Больше всего меня поразило, что брат Жоэль меня узнал – двадцать с лишним лет спустя. Наверное, с тех пор как он перестал быть гостиничником, в его жизни произошло не так много событий. Он работал в монастырских мастерских, присутствовал на ежедневных богослужениях. Жизнь его текла мирно и, вероятно, счастливо; то есть была полной противоположностью моей.
Позже, в ожидании вечерни, сразу после которой подавали ужин, я долго гулял по парку, выкурив бесчисленное количество сигарет. Солнце светило все ярче, расцвечивая иней, зажигая светлые отблески на каменных стенах монастыря и алые на ковре из листьев. Смысл моего пребывания здесь уже не казался мне таким очевидным; иногда я прозревал его, хоть и смутно, но тут же безвозвратно терял снова, и Гюисманс был уже тут явно ни при чем.

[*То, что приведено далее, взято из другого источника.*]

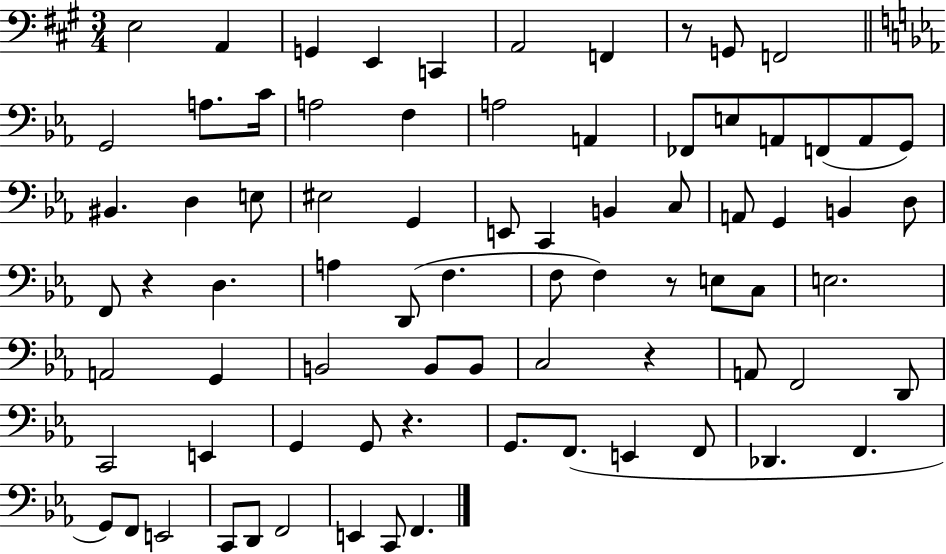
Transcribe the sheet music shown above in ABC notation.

X:1
T:Untitled
M:3/4
L:1/4
K:A
E,2 A,, G,, E,, C,, A,,2 F,, z/2 G,,/2 F,,2 G,,2 A,/2 C/4 A,2 F, A,2 A,, _F,,/2 E,/2 A,,/2 F,,/2 A,,/2 G,,/2 ^B,, D, E,/2 ^E,2 G,, E,,/2 C,, B,, C,/2 A,,/2 G,, B,, D,/2 F,,/2 z D, A, D,,/2 F, F,/2 F, z/2 E,/2 C,/2 E,2 A,,2 G,, B,,2 B,,/2 B,,/2 C,2 z A,,/2 F,,2 D,,/2 C,,2 E,, G,, G,,/2 z G,,/2 F,,/2 E,, F,,/2 _D,, F,, G,,/2 F,,/2 E,,2 C,,/2 D,,/2 F,,2 E,, C,,/2 F,,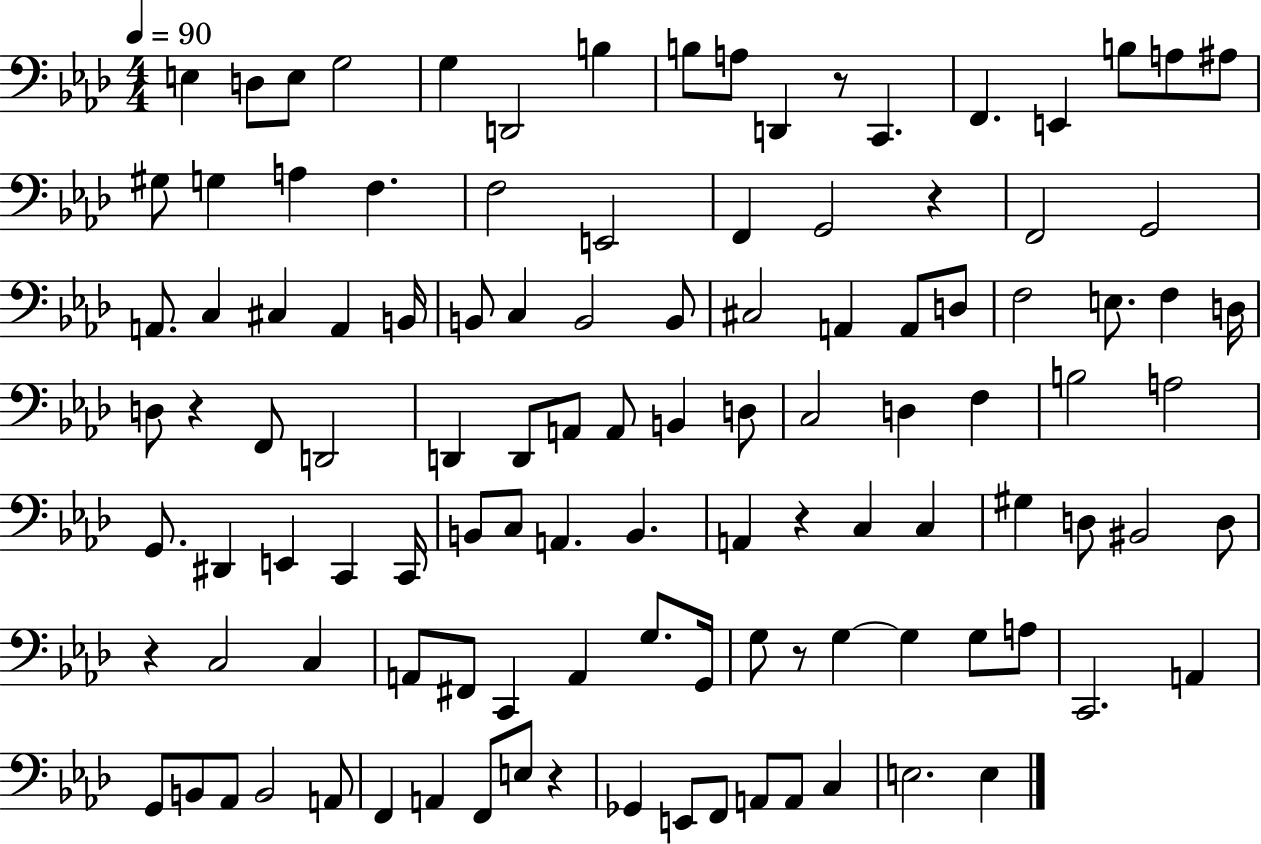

В течение следующих двух дней я постепенно привыкал к однообразной череде служб, но так и не смог по-настоящему проникнуться ими. Обедня была единственным узнаваемым компонентом, единственной точкой соприкосновения с отправлением культа, как это понимают во внешнем мире. Что до всего остального, то это была просто мелодекламация и пение псалмов, соответствующих определенному часу дня, иногда прерываемых непродолжительным чтением священных текстов, – эти чтения сопровождали и трапезу, проходившую в полном молчании. Современная церковь, построенная на территории монастыря, отличалась неброским уродством, слегка напоминая своей архитектурой торговый центр “Супер-Пасси” на улице Аннонсиасьон, а ее витражи, не более чем абстрактные цветные пятна, не заслуживали никакого внимания; но в моих глазах все это было не так важно: я не был эстетом, во всяком случае, в гораздо меньшей степени, чем Гюисманс, и стандартное уродство современного религиозного искусства не вызывало у меня особых эмоций. В ледяном воздухе раздавались голоса монахов, чистые, смиренные и благодушные; в них звучала нежность, надежда и упование. Господь наш Иисус Христос должен вернуться, он вернется уже скоро, и жар его присутствия заранее переполнял радостью их души, что, в сущности, и было единственной темой песнопений, проникнутых естественным и светлым ожиданием. Старая сука Ницше был прав, угадав своим тонким чутьем, что христианство, по сути, религия женская.